Records:

======

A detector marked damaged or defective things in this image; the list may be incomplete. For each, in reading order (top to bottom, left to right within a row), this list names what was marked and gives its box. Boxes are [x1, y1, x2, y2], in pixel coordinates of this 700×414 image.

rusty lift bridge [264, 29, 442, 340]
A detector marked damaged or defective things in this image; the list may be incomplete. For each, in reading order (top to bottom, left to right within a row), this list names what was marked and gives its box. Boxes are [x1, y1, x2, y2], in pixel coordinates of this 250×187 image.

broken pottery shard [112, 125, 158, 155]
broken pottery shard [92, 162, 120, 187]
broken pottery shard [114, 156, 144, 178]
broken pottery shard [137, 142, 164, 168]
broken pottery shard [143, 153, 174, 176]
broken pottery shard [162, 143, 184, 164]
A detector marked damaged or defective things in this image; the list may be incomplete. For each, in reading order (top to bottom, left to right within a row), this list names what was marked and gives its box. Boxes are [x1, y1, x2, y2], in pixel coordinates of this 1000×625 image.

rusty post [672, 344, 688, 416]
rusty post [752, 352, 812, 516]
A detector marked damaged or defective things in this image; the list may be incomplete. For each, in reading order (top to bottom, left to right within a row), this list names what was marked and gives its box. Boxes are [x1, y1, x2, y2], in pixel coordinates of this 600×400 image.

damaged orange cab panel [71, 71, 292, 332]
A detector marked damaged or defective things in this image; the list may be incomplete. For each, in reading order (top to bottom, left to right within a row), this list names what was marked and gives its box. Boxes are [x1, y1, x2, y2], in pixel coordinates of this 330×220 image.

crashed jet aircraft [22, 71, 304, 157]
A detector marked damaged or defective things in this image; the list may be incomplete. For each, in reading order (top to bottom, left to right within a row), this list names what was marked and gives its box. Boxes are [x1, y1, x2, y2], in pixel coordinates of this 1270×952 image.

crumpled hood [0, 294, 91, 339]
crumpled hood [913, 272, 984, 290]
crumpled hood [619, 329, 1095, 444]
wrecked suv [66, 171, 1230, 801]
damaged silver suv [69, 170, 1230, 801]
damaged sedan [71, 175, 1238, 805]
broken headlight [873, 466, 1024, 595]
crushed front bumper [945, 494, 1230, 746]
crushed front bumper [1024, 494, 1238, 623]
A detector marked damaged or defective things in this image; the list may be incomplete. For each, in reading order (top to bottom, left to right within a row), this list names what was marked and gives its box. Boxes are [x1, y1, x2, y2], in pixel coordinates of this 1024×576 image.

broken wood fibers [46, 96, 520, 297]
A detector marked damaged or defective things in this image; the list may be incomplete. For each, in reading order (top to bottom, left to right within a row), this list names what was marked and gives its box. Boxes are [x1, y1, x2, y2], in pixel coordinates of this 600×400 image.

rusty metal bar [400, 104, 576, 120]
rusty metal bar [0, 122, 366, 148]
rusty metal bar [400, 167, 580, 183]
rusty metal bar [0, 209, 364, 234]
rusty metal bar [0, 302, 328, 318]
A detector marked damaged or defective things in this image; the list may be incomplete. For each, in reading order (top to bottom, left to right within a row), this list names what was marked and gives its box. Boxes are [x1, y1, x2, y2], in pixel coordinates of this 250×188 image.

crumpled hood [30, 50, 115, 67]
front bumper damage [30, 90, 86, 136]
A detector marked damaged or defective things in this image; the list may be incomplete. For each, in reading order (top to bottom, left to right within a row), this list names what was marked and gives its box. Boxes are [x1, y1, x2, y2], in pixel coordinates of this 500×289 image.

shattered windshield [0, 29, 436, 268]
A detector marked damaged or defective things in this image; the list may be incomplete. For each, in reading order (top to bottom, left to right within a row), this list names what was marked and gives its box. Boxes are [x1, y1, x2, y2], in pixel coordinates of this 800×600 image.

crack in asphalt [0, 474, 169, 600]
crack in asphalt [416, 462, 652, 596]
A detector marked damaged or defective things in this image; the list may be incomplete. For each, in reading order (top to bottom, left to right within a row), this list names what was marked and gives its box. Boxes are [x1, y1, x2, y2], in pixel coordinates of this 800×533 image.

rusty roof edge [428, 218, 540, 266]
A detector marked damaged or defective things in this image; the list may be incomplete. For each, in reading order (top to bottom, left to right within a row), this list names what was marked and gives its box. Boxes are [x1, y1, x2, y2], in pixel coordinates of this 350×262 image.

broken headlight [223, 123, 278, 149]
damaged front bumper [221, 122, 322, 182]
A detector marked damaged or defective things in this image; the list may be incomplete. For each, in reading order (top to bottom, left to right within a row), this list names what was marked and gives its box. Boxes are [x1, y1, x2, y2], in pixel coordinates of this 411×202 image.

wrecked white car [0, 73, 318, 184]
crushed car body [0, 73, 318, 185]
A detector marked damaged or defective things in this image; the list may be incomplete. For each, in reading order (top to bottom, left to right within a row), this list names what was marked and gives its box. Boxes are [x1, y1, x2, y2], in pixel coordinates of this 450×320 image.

======

*SHORT PROBLEM:* Please return the material above line for line, unchanged.

*FINAL RESULT:*
A detector marked damaged or defective things in this image; the list may be incomplete. For each, in reading order (top to bottom, left to right within a row), this list names what was marked and gives its box. Boxes are [x1, y1, x2, y2], in pixel coordinates of this 700×414 image.

rusty lift bridge [264, 29, 442, 340]
A detector marked damaged or defective things in this image; the list may be incomplete. For each, in reading order (top to bottom, left to right within a row), this list names what was marked and gives its box. Boxes are [x1, y1, x2, y2], in pixel coordinates of this 250×187 image.

broken pottery shard [112, 125, 158, 155]
broken pottery shard [92, 162, 120, 187]
broken pottery shard [114, 156, 144, 178]
broken pottery shard [137, 142, 164, 168]
broken pottery shard [143, 153, 174, 176]
broken pottery shard [162, 143, 184, 164]
A detector marked damaged or defective things in this image; the list may be incomplete. For each, in reading order (top to bottom, left to right within a row), this list names what was marked and gives its box. Boxes are [x1, y1, x2, y2], in pixel coordinates of this 1000×625 image.

rusty post [672, 344, 688, 416]
rusty post [752, 352, 812, 516]
A detector marked damaged or defective things in this image; the list may be incomplete. For each, in reading order (top to bottom, left to right within a row), this list names what was marked and gives its box. Boxes are [x1, y1, x2, y2], in pixel coordinates of this 600×400 image.

damaged orange cab panel [71, 71, 292, 332]
A detector marked damaged or defective things in this image; the list may be incomplete. For each, in reading order (top to bottom, left to right within a row), this list names what was marked and gives its box. Boxes are [x1, y1, x2, y2], in pixel coordinates of this 330×220 image.

crashed jet aircraft [22, 71, 304, 157]
A detector marked damaged or defective things in this image; the list may be incomplete. For each, in reading order (top to bottom, left to right within a row), this list names what was marked and gives its box. Boxes are [x1, y1, x2, y2], in pixel coordinates of this 1270×952 image.

crumpled hood [0, 294, 91, 339]
crumpled hood [913, 272, 984, 290]
crumpled hood [619, 329, 1095, 444]
wrecked suv [66, 171, 1230, 801]
damaged silver suv [69, 170, 1230, 801]
damaged sedan [71, 175, 1238, 805]
broken headlight [873, 466, 1024, 595]
crushed front bumper [945, 494, 1230, 746]
crushed front bumper [1024, 494, 1238, 623]
A detector marked damaged or defective things in this image; the list may be incomplete. For each, in reading order (top to bottom, left to right within a row), this list names what was marked and gives its box. Boxes are [x1, y1, x2, y2], in pixel coordinates of this 1024×576 image.

broken wood fibers [46, 96, 520, 297]
A detector marked damaged or defective things in this image; the list may be incomplete. For each, in reading order (top to bottom, left to right within a row), this list names what was marked and gives its box. Boxes are [x1, y1, x2, y2], in pixel coordinates of this 600×400 image.

rusty metal bar [400, 104, 576, 120]
rusty metal bar [0, 122, 366, 148]
rusty metal bar [400, 167, 580, 183]
rusty metal bar [0, 209, 364, 234]
rusty metal bar [0, 302, 328, 318]
A detector marked damaged or defective things in this image; the list may be incomplete. For each, in reading order (top to bottom, left to right within a row), this list names what was marked and gives its box. Boxes are [x1, y1, x2, y2], in pixel coordinates of this 250×188 image.

crumpled hood [30, 50, 115, 67]
front bumper damage [30, 90, 86, 136]
A detector marked damaged or defective things in this image; the list may be incomplete. For each, in reading order (top to bottom, left to right within a row), this list names what was marked and gives its box. Boxes are [x1, y1, x2, y2], in pixel coordinates of this 500×289 image.

shattered windshield [0, 29, 436, 268]
A detector marked damaged or defective things in this image; the list may be incomplete. For each, in reading order (top to bottom, left to right within a row), this list names what was marked and gives its box. Boxes are [x1, y1, x2, y2], in pixel coordinates of this 800×600 image.

crack in asphalt [0, 474, 169, 600]
crack in asphalt [416, 462, 652, 596]
A detector marked damaged or defective things in this image; the list may be incomplete. For each, in reading order (top to bottom, left to right within a row), this list names what was marked and gives its box. Boxes are [x1, y1, x2, y2], in pixel coordinates of this 800×533 image.

rusty roof edge [428, 218, 540, 266]
A detector marked damaged or defective things in this image; the list may be incomplete. For each, in reading order (top to bottom, left to right within a row), this list names what was marked and gives its box. Boxes are [x1, y1, x2, y2], in pixel coordinates of this 350×262 image.

broken headlight [223, 123, 278, 149]
damaged front bumper [221, 122, 322, 182]
A detector marked damaged or defective things in this image; the list may be incomplete. For each, in reading order (top to bottom, left to right within a row), this list names what was marked and gives its box. Boxes are [x1, y1, x2, y2], in pixel coordinates of this 411×202 image.

wrecked white car [0, 73, 318, 184]
crushed car body [0, 73, 318, 185]
A detector marked damaged or defective things in this image; the list may be incomplete. For each, in reading order (top to bottom, left to right within a row), this list names what was marked and gives its box. Boxes are [x1, y1, x2, y2], in pixel coordinates of this 450×320 image.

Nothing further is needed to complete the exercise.